Montanya Distillers officially fired up a substantial expansion of its rum distillery in Crested Butte, Colorado. The new and more sustainable distillery increases capacity up to 10 times its past production threshold.
During the expansion process, Montanya founder and owner Karen Hoskin realized when spirits companies talk about sustainability, the implication is that an established way of doing things is worth sustaining. For women, people of color, and environmentalists, there isn’t much history worth celebrating or sustaining in the alcohol beverage industry.
Historically, women didn’t own and operate spirits companies; spirits makers didn’t dedicate themselves to energy efficiency; farm harvesters weren’t treated well (think laborers and sugar cane); mass tasting events didn’t demand proper handling of waste, and salespeople weren’t talking about moderation and wellness. So the question is, what is being sustained?
Over the past decade, sustainability became a hip practice for businesses. As sustainability gained popularity, standards dwindled and messaging became more important than practice. Montanya’s leadership asked themselves: “What are we sustaining and why? Is this what we want to bring into the future?” On their path toward becoming a profoundly purpose-driven business, they repeatedly upended and overhauled almost every established system. “I couldn’t escape the sense that there was more to do, a higher bar to clear. I wanted a revolution,” says Hoskin.
When Montanya set out to change prevailing systems, they looked beyond sustainability and found vitality. Their leadership calls this “vitalism,” which takes their team a significant step beyond sustainability. It describes their approach to changing the culture of the spirits industry and improving an environment that was problematic for many years. This was especially true for Montanya when it launched 14 years ago as a woman-owned brand dedicated to environmental and social responsibility. “We aren’t perfect and never have been, but we continue working toward remaking the alcohol beverage foundation from the ground up,” says Hoskin.

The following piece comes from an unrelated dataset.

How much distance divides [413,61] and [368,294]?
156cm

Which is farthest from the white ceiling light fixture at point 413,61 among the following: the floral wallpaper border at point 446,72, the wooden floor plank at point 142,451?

Montanya’s newly-launched distillery expansion (August 2022) radically rethought systems in all operations. A new tasting room (January 2022) evolved its business model and employment practices in Crested Butte, a seasonal ski town. According to Hoskin, “Montanya stabilized staff turnover and employee scarcity and implemented many improved daily practices: from how we source glass to how we biodigest waste, from how we pay our employees to how we chill fermentations, from how we capture and recirculate water to how we print our labels and recycle plastic film. We believe our approach is the future of the spirits industry.”
Vitalism is a deeper interpretation of sustainability than what is common in the alcohol beverage industry. It is a radical overhaul of an outdated system that Montanya wants to continue to challenge. The staff practice vitalism in every aspect of the business, while training colleagues in the industry to do the same.